(TEXTE FOURNI)
+++

Ce programme lance alors 4 threads d’exécution qui incrémentent chacun un million de fois la variable global. Celle-ci étant initialisée à 0, la valeur affichée par printf(3) à la fin de l’exécution doit donc être 4000000. L’exécution du programme ne confirme malheureusement pas cette attente.

$ for i in {1..5}; do ./pthread-test;  done
global: 3408577
global: 3175353
global: 1994419
global: 3051040
global: 2118713

Non seulement la valeur attendue (4000000) n’est pas atteinte, mais en plus la valeur change d’une exécution du programme à la suivante. C’est une illustration du problème majeur de la découpe d’un programme en threads. Pour bien comprendre le problème, il est utile d’analyser en détails les opérations effectuées par deux threads qui exécutent la ligne global=increment(global);.

La variable global est stockée dans une zone mémoire qui est accessibles aux deux threads. Appelons-les T1 et T2. L’exécution de cette ligne par un thread nécessite l’exécution de plusieurs instructions en assembleur. Tout d’abord, il faut charger la valeur de la variable global depuis la mémoire vers un registre. Ensuite, il faut placer cette valeur sur la pile du thread puis appeler la fonction increment. Cette fonction récupère son argument sur la pile du thread, la place dans un registre, incrémente le contenu du registre et sauvegarde le résultat dans le registre %eax. Le résultat est retourné dans la fonction func et la variable globale peut enfin être mise à jour.

Malheureusement les difficultés surviennent lorsque deux threads exécutent en même temps la ligne global=increment(global);. Supposons qu’à cet instant, la valeur de la variable global est 1252. Le premier thread charge une copie de cette variable sur sa pile. Le second fait de même. Les deux threads ont donc chacun passé la valeur 1252 comme argument à la fonction increment. Celle-ci s’exécute et retourne la valeur 1253 que chaque thread va récupérer dans %eax. Chaque thread va ensuite transférer cette valeur dans la zone mémoire correspondant à la variable global. Si les deux threads exécutent l’instruction assembleur correspondante exactement au même moment, les deux écritures en mémoire seront sérialisées par les processeurs sans que l’on ne puisse a priori déterminer quelle écriture se fera en premier [McKenney2005]. Alors que les deux threads ont chacun exécuté un appel à la fonction increment, la valeur de la variable n’a finalement été incrémentée qu’une seule fois même si cette valeur a été transférée deux fois en mémoire. Ce problème se reproduit fréquemment. C’est pour cette raison que la valeur de la variable global n’est pas modifiée comme attendu.

Ce problème d’accès concurrent à une zone de mémoire par plusieurs threads est un problème majeur dans le développement de programmes découpés en threads, que ceux-ci s’exécutent sur des ordinateurs mono-processeurs ou multiprocesseurs. Dans la littérature, il est connu sous le nom de problème de la section critique. La section critique peut être définie comme étant une séquence d’instructions qui ne peuvent jamais être exécutées par plusieurs threads simultanément. Dans l’exemple ci-dessus, il s’agit de la ligne global=increment(global);. Dans d’autres types de programmes, la section critique peut être beaucoup plus grande et comprendre par exemple la mise à jour d’une base de données. En pratique, on retrouvera une section critique chaque fois que deux threads peuvent modifier ou lire la valeur d’une même zone de la mémoire.

+++

(DONNÉES BRUTES)
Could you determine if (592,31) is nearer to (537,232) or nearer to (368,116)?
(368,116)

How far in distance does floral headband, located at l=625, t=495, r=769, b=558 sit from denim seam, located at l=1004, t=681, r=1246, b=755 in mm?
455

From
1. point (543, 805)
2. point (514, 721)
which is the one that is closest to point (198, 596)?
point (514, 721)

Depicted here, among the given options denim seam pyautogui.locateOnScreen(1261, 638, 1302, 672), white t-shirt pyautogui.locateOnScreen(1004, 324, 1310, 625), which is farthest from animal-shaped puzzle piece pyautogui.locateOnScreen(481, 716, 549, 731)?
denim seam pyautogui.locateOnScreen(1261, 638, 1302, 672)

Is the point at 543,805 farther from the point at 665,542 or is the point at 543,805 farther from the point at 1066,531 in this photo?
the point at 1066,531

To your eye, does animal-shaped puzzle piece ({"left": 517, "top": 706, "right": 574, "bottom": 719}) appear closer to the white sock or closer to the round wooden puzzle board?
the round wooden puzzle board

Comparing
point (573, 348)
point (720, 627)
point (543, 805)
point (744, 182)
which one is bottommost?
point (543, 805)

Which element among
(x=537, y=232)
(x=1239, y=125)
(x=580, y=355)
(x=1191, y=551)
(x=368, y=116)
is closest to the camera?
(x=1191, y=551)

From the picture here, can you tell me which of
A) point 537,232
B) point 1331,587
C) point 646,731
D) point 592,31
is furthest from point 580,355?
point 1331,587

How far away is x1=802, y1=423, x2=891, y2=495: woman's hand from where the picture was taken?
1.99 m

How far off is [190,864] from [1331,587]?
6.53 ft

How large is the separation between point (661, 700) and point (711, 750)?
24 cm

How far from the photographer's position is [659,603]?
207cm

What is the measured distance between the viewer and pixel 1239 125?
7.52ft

+++

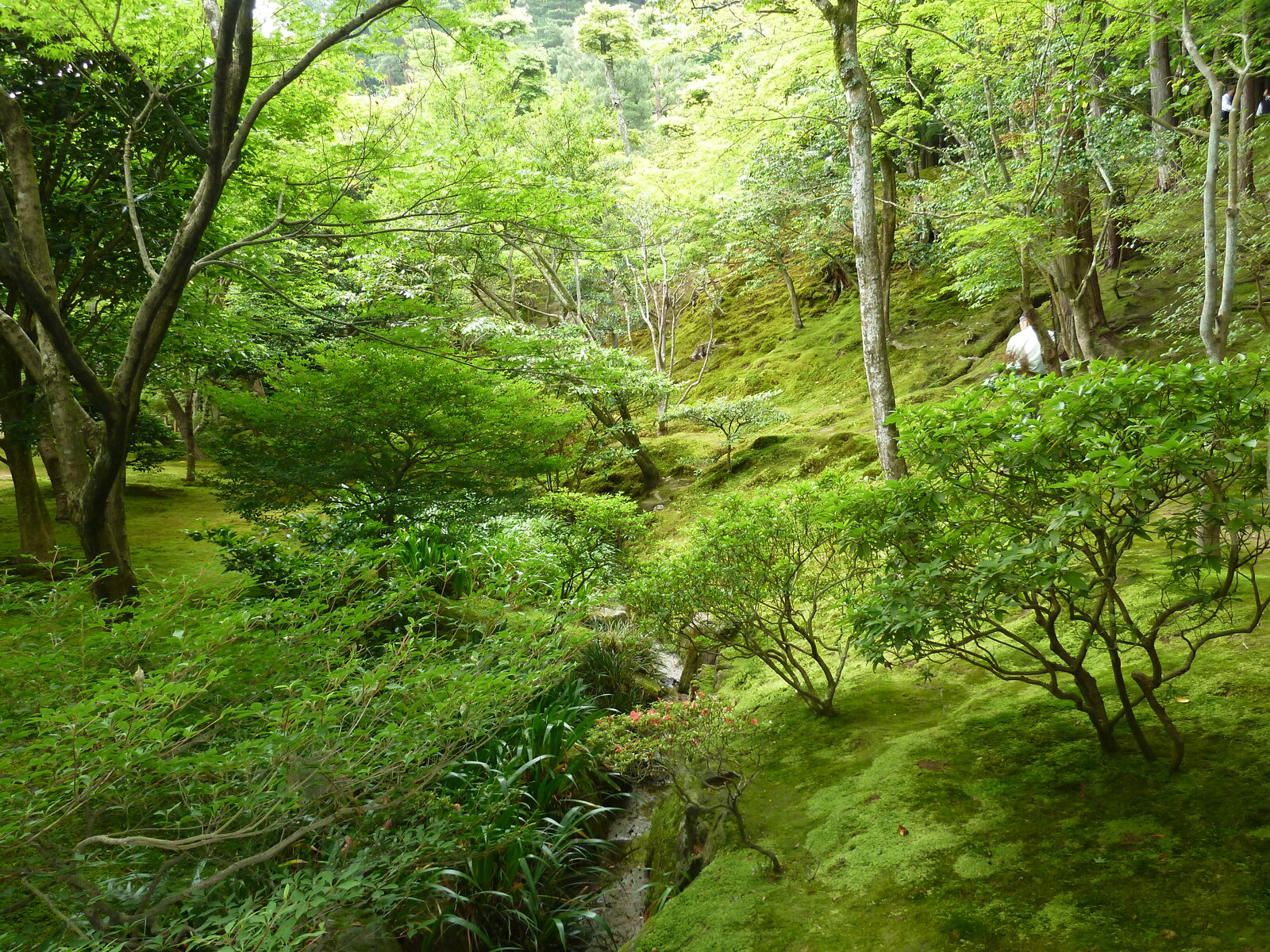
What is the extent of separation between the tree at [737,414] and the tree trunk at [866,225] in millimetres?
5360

+++

(CONSIGNE)
Les affirmations suivantes concordent-elles avec le texte fourni ? Pour chacune, répondez par oui ou par non et citez les mots décisifs du texte fourni.
1. La valeur affichée par le programme varie d’une exécution à l’autre.
2. Le problème de la section critique ne concerne que les ordinateurs multiprocesseurs.
3. Dans le programme, la variable global vaut 1252 au départ.

(TRAVAIL RENDU)
1. Oui : « la valeur change d’une exécution du programme à la suivante »
2. Non : « que ceux-ci s’exécutent sur des ordinateurs mono-processeurs ou multiprocesseurs »
3. Non : « Celle-ci étant initialisée à 0 »